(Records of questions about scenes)
____________

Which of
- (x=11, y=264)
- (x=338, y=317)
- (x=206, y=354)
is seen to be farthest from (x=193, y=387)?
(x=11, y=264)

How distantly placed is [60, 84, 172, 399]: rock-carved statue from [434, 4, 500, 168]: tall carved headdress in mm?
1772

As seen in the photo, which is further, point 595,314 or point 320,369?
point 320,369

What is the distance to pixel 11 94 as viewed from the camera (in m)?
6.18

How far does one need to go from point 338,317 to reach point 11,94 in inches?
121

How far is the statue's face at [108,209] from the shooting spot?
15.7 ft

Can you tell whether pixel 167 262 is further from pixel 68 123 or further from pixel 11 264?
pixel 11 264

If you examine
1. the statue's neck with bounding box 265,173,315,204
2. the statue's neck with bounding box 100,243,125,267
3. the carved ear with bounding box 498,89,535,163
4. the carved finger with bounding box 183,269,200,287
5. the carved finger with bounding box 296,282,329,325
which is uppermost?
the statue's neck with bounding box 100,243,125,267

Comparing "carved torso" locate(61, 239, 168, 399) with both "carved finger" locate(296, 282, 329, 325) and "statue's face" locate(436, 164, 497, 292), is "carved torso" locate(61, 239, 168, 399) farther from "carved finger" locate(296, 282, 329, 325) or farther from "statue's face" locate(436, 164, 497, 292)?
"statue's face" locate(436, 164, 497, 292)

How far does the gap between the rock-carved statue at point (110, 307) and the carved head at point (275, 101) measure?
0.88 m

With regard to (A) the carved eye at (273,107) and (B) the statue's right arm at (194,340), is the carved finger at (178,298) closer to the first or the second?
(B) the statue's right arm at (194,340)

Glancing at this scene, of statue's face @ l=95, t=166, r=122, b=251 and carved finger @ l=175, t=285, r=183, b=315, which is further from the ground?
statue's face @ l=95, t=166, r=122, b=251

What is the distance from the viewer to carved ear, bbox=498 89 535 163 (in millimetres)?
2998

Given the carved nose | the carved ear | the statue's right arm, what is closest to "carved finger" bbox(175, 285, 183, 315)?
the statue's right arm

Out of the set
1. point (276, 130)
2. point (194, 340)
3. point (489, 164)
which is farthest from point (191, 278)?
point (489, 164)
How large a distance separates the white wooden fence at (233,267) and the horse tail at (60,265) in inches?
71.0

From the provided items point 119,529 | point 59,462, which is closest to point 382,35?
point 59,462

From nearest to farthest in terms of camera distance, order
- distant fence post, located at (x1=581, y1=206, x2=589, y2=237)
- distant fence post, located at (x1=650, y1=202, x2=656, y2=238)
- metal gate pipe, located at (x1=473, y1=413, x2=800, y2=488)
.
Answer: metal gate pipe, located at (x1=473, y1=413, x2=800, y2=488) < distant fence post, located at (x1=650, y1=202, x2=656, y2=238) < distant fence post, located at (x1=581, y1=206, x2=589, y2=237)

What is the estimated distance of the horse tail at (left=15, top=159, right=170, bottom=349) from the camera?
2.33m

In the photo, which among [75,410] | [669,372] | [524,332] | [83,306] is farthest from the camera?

____________

Give back every line of the material above, unchanged.

> **Solution to the problem**:
Which of
- (x=11, y=264)
- (x=338, y=317)
- (x=206, y=354)
is seen to be farthest from (x=193, y=387)?
(x=11, y=264)

How distantly placed is [60, 84, 172, 399]: rock-carved statue from [434, 4, 500, 168]: tall carved headdress in mm?
1772

As seen in the photo, which is further, point 595,314 or point 320,369?
point 320,369

What is the distance to pixel 11 94 as viewed from the camera (in m)?
6.18

How far does one need to go from point 338,317 to reach point 11,94 in inches?
121

How far is the statue's face at [108,209] from the shooting spot?
15.7 ft

Can you tell whether pixel 167 262 is further from pixel 68 123 or further from pixel 11 264?
pixel 11 264

If you examine
1. the statue's neck with bounding box 265,173,315,204
2. the statue's neck with bounding box 100,243,125,267
3. the carved ear with bounding box 498,89,535,163
4. the carved finger with bounding box 183,269,200,287
5. the carved finger with bounding box 296,282,329,325
which is uppermost?
the statue's neck with bounding box 100,243,125,267

Comparing "carved torso" locate(61, 239, 168, 399) with both "carved finger" locate(296, 282, 329, 325) and "statue's face" locate(436, 164, 497, 292), is "carved torso" locate(61, 239, 168, 399) farther from "carved finger" locate(296, 282, 329, 325) or farther from "statue's face" locate(436, 164, 497, 292)?
"statue's face" locate(436, 164, 497, 292)

How far does the gap between the rock-carved statue at point (110, 307) and the carved head at point (275, 101) measure?
0.88 m

With regard to (A) the carved eye at (273,107) and (B) the statue's right arm at (194,340), is the carved finger at (178,298) closer to the first or the second?
(B) the statue's right arm at (194,340)

Glancing at this scene, of statue's face @ l=95, t=166, r=122, b=251 and carved finger @ l=175, t=285, r=183, b=315, which is further from the ground?
statue's face @ l=95, t=166, r=122, b=251

What is the distance from the viewer to carved ear, bbox=498 89 535 163 (in millimetres)?
2998

Given the carved nose | the carved ear | the statue's right arm, what is closest to "carved finger" bbox(175, 285, 183, 315)?
the statue's right arm

Out of the set
1. point (276, 130)
2. point (194, 340)
3. point (489, 164)
which is farthest from point (191, 278)?
point (489, 164)
How large a distance separates the white wooden fence at (233,267) and the horse tail at (60,265) in inches?
71.0

From the provided items point 119,529 | point 59,462, which is closest to point 382,35?
point 59,462

From nearest to farthest in terms of camera distance, order
- distant fence post, located at (x1=581, y1=206, x2=589, y2=237)
- distant fence post, located at (x1=650, y1=202, x2=656, y2=238)
- metal gate pipe, located at (x1=473, y1=413, x2=800, y2=488)
.
Answer: metal gate pipe, located at (x1=473, y1=413, x2=800, y2=488) < distant fence post, located at (x1=650, y1=202, x2=656, y2=238) < distant fence post, located at (x1=581, y1=206, x2=589, y2=237)

What is the estimated distance of the horse tail at (left=15, top=159, right=170, bottom=349) from the camera?
2.33m

In the photo, which among [75,410] | [669,372] | [524,332] | [83,306] is farthest from the camera?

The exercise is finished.